We can notice how we have felt compelled to deal with it. We don’t try and dress it up and fix it somehow. Sometimes the feelings that arise are very powerful and uncomfortable. If we just sit tight they unravel right before our eyes. No magic, no fuss, just patience.

If we can make this kind of response our default strategy we can find our peace much more quickly. Hanging out with discomfort isn’t always fun, but eventually it gets tired of the game and moves on. From here we can hang out in a place of relief and insight. We see the drama more clearly when we are not hooked into it.

Sometimes it takes a few days and we may need a trusted friend to help us make sure we are not just wallowing aimlessly in the feeling. Rather, we are sitting patiently, neutrally, trusting it will unfold. Certainly this is an opportunity to forgive ourselves for getting lost once again. We can choose peace instead of this.

We can stay alert and ‘lean in’ by being curious. We resist the urge to develop strategies to ‘deal with it’ into the mix. Insights and strategies will unfold all by themselves, effortlessly and clearly. We just have to get out of our own way.


Tuesday, June 12, 2012

The Diamond in Your Pocket

“However your daily life presents itself, whether it is a life devoted to monastic duties or a life in the midst of the world, every moment is an opportunity to realize who you are. True investigation reveals that whatever prior limitations you feel keep you from who you are, however grand or lowly, they are nothing but concepts, concepts that when not maintained by mind activity cannot cause suffering. These concepts can be liberated so that you, as you are, can shine fully. This is the invitation extended to you”.

Gangaji  www.gangaji.org

At The Light Tree we are continually learning and practicing how to be more present with the essence of our True Selves. Our journey together has brought us to the teachings of various practitioners. Apart from our weekly meditation group with Jewel, we continue to meet regularly. Christine and Marcy recently journeyed to New Mexico to join Nouk Sanchez and Stacy Sully in retreat. Now it is Annie’s turn to go away for a few weeks. Before leaving, she wanted to share this passage from Gangaji, one of our favourites.

In this passage from The Diamond in Your Pocket, Gangaji writes about the distrust we have of love…..

"But love is not a person. Love is the individual, collective, and universal soul. Love is God. Love is truth, Love is beauty. Love is peace. Love is self. To know your self, to surrender to the truth of yourself, is to surrender to love. …..

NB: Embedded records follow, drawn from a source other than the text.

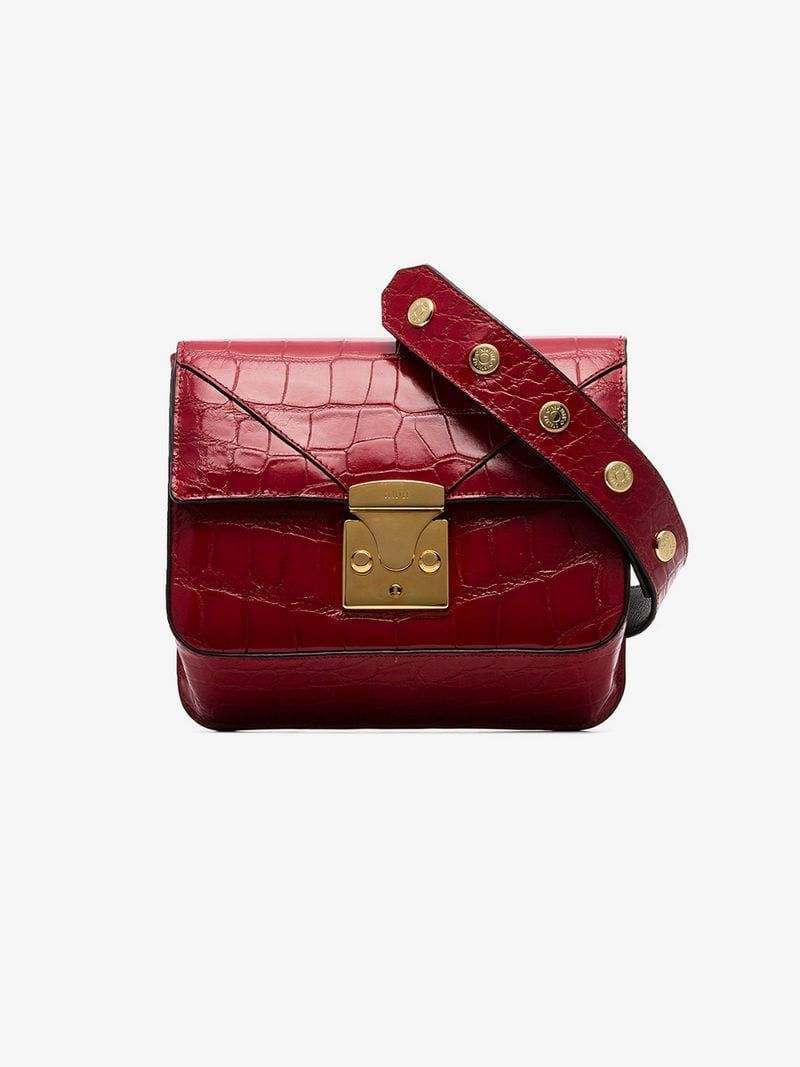 e389ecb91aa STALVEY | Red Alligator Belt Bag | $18,052.18 | This red Stalvey Alligator belt  bag is crafted in Italy from alligator skin in a square silhouette with ...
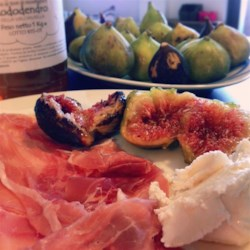 Prosciutto and Figs with Goat Cheese Recipe - Figs are wrapped in goat cheese and prosciutto and baked into sweet and savory appetizers everyone will love.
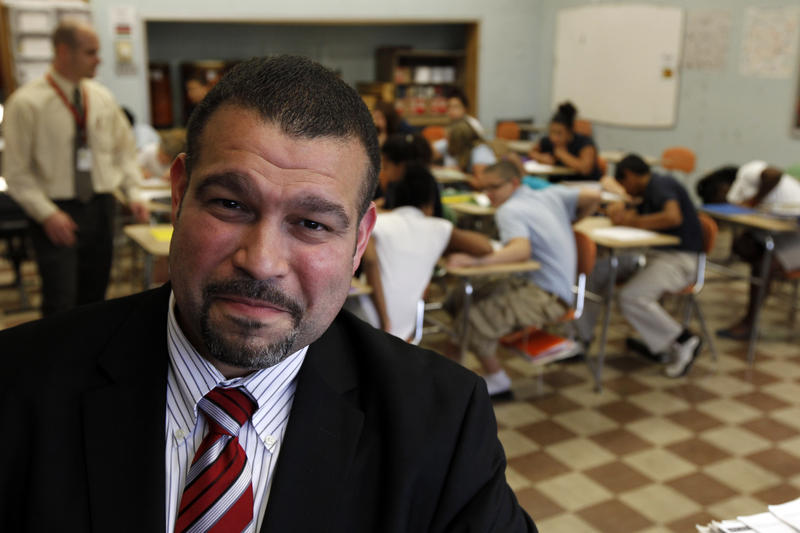Pennsylvania Department of Education Secretary Pedro Rivera with students at Lincoln Middle School in 2011. The state must create a plan to comply with the Every Student Succeeds Act, but low-performing schools continue to struggle.
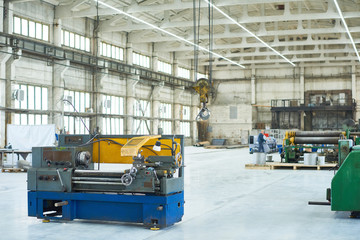 Wide angle shot of  spacious light workshop at modern factory,  industrial background with copy space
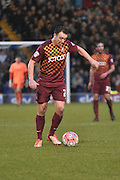 Bradford City Defender, Anthony McMahon on the ball in mnidfield during the The FA Cup third round match between Bury and Bradford City at Gigg Lane, Bury, England on 9 January 2016. Photo by Mark Pollitt.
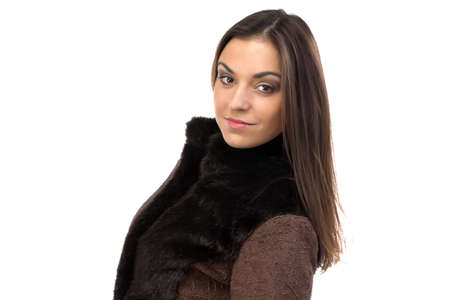 Portrait of attractive woman in brown fur waistcoat on white background photo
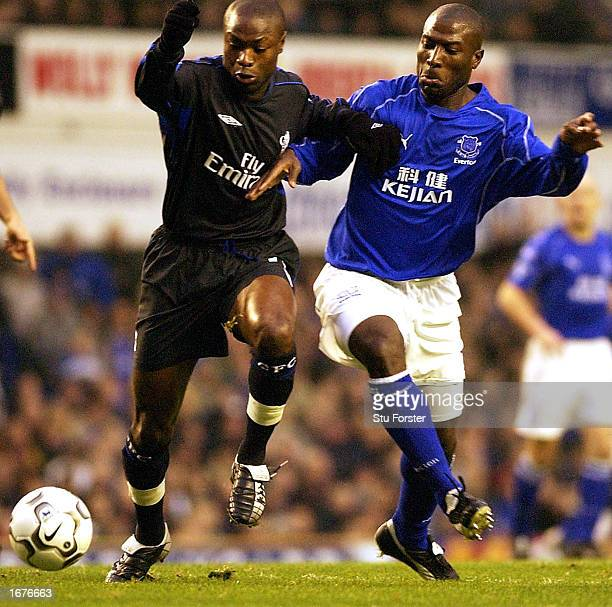 William Gallas of Chelsea is challenged by Everton captain Kevin Campbell during the FA Barclaycard Premiership match between Everton and Chelsea at...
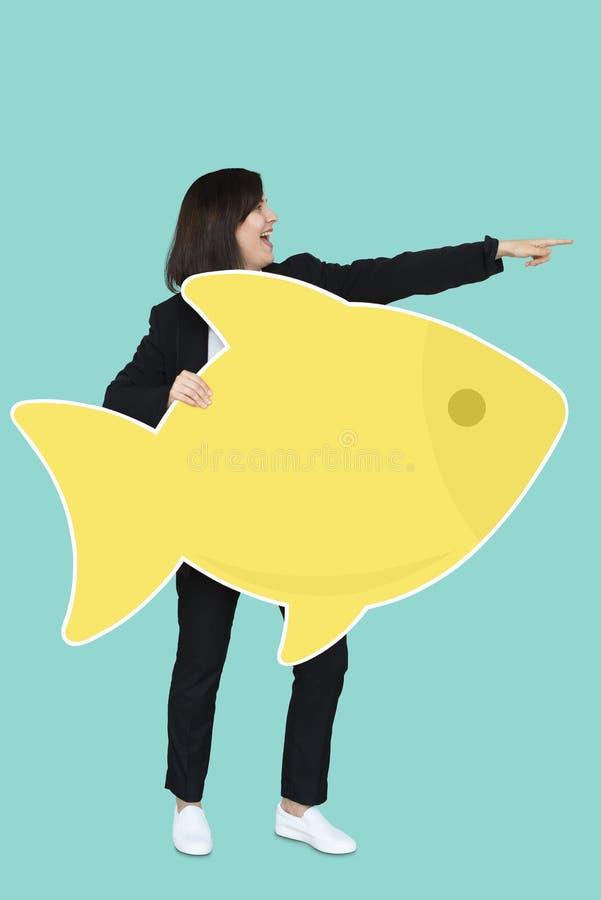 Businesswoman holding a big fish stock photo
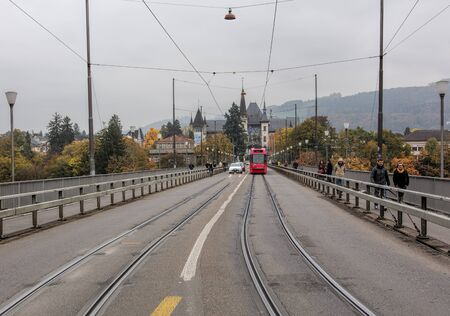 helvetia: Bern, Switzerland - 19 October, 2015: view along the Kirchenfeldbrucke bridge towards Helvetiaplatz square on an overcast autumn day. The Kirchenfeldbrucke is a bridge over the Aare river, connecting Casinoplatz square in the citys old town with Helvetia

What is the worst that could happen if you surrender to love? What we seem to fear the most is the broken heart. Yet the very unwillingness for the heart to be broken is the broken heart. The tragedy and the irony is that in order to avoid a broken heart, people live in a state of broken-heartedness. In the willingness to have the heart be broken a million, trillion, zillion times, true love is revealed.

Let the whole world break your heart every instant of the remainder of your life. Then this life can be lived in service to love. It does not mean you stay in abusive relationships. It means only to stay true to that which is always true to you, and that is love. Anything else is a story...

The great good news is that love is free and it has not gone anywhere. In all of these aeons that you have been hiding from love, love is still here, it is still open, it is still waiting for your commitment, still waiting for you to say, "Yes, I give my life to the truth of love. I vow to let love live this life as it will, for better or worse, for richer or poorer."

 With love, Annie

Thursday, June 7, 2012

The Rainbow Bridge

Many sense the fact that all Souls are part of the one human Soul, but this fact is not yet generally recognized and accepted. This causes certain segments of the human race to feel superior to others and hold unreasonable prejudices. There has been a lot of talk about brotherhood but very little practice of the concept as yet. Ultimately… individuals will know their fundamental brotherhood as Souls and act from knowledge, rather than belief”.

The Rainbow Bridge (1982).

Trying to go in www.opentothelight.com


Our discussions at The Light Tree have revolved around our awareness that the journey of the heart leads us to a deeper awakening of ourselves as aspects of One Whole. We have been using our felt sense to become aware of how fear becomes lodged in our bodies and can distract us from experiencing the deep peace of our true nature.






It is helpful to become aware of these bodily sensations and sit patiently with the message they hold for us. Because the feelings we are engaging are very often uncomfortable to experience, we have been asking ourselves, “What’s wrong with suffering? The reason we do this stems from the realization that we are so terrified of what we might find, or the sensations that arise, that we frantically push the feeling away before we begin.

We can ask ourselves, (or have someone ask us) “What is the wound I am trying to escape experiencing?” We can also be curious about the strategies we use for this escape. If we can recognize these sensations and not yield to the impulse change them, it is possible that they have a clear message for us.

Direct experience has shown us that if we can hold space for the felt sense to show us the message below our discomfort, it dissolves into nothingness. In reality we are simply innocent; guiltless and without need to prove our worthiness to anyone. Accepting this level of inner peace is so delicious that we resist it like crazy. It can’t really be true! Can it?  

At some level we can accept the idea that there is something fundamentally wrong with us and we are in dire need of fixing, but not our own clear, sweet, divine nature. This is the real blasphemy. To reject the truth of who we are is to postpone the healing of our hearts and minds. We stay blind to the One-ness and continue dabbling with smallness and separation.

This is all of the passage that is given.